Response: For this study, we reviewed
the charts of 201 women who underwent cesarean deliveries and received a
multimodal pain management protocol with or without a TAP block utilizing
EXPAREL, a long-acting, non-opioid option to manage pain following surgery. A
TAP block, or a transversus abdominis plane block, is a field block that numbs
the nerves that supply the abdominal wall.
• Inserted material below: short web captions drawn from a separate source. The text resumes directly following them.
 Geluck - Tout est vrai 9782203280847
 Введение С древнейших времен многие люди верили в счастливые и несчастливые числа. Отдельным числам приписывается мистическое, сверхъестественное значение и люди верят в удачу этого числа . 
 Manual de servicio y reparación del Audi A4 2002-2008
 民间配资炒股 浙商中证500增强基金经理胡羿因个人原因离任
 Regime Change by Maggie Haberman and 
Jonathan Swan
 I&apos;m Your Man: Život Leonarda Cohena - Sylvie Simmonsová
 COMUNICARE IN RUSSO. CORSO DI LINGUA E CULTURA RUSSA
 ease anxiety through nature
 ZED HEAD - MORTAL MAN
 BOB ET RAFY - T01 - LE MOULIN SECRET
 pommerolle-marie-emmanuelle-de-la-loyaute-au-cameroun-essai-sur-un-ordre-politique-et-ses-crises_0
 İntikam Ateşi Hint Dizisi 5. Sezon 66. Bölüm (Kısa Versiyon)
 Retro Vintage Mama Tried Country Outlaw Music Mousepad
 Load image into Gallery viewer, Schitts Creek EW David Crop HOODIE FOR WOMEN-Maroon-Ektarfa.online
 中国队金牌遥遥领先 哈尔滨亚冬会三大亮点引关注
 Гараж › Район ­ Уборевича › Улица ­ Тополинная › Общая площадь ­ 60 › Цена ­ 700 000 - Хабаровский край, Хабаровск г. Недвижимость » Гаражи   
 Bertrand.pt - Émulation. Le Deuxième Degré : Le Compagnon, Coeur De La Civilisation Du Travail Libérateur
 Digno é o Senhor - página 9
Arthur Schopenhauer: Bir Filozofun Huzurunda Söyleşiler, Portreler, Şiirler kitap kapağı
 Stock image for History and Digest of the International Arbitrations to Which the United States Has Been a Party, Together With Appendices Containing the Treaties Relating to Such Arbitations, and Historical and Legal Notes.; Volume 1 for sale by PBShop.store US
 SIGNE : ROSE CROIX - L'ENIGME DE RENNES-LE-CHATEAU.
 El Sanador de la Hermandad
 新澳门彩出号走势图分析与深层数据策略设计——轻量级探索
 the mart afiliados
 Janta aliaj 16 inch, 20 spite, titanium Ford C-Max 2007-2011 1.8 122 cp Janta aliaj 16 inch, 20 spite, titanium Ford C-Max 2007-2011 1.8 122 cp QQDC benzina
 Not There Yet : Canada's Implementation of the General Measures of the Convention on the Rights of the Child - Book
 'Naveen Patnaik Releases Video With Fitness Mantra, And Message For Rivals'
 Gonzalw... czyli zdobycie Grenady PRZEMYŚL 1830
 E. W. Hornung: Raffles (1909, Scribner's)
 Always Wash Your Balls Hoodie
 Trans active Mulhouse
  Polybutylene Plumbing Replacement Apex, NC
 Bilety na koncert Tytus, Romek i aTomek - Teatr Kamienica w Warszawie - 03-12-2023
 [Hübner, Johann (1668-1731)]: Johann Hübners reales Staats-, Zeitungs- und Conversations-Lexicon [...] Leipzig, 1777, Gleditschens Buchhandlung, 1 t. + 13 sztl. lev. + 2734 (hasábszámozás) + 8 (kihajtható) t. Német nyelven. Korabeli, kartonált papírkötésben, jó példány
The study included patients who
underwent elective, unscheduled waiting list, or emergency cesarean delivery
with combined spinal-epidural anesthesia and post-cesarean pain management at
Texas Children’s Hospital Pavilion for Women between 2012 and 2015.
The findings
revealed many positive outcomes for patients who received a TAP block utilizing
EXPAREL compared to those who received multimodal pain control without a TAP
block utilizing EXPAREL. For instance, patients who received EXPAREL TAP block
showed a significant decrease in postsurgical pain as well as a significant
decrease in opioid consumption. On average, patients who received EXPAREL TAP
block had shorter time to discharge from PACU, shorter time to readiness for
discharge to home, and shorter length of stay in hospital than those who did
not receive EXPAREL TAP block.
Further, a significantly higher number of patients treated with EXPAREL TAP block (12%) compared to those without EXPAREL TAP block (3%) consumed no opioids after surgery. Fewer patients treated with EXPAREL TAP block (34%) compared to those without EXPAREL TAP block (50%) reported any adverse events following the delivery.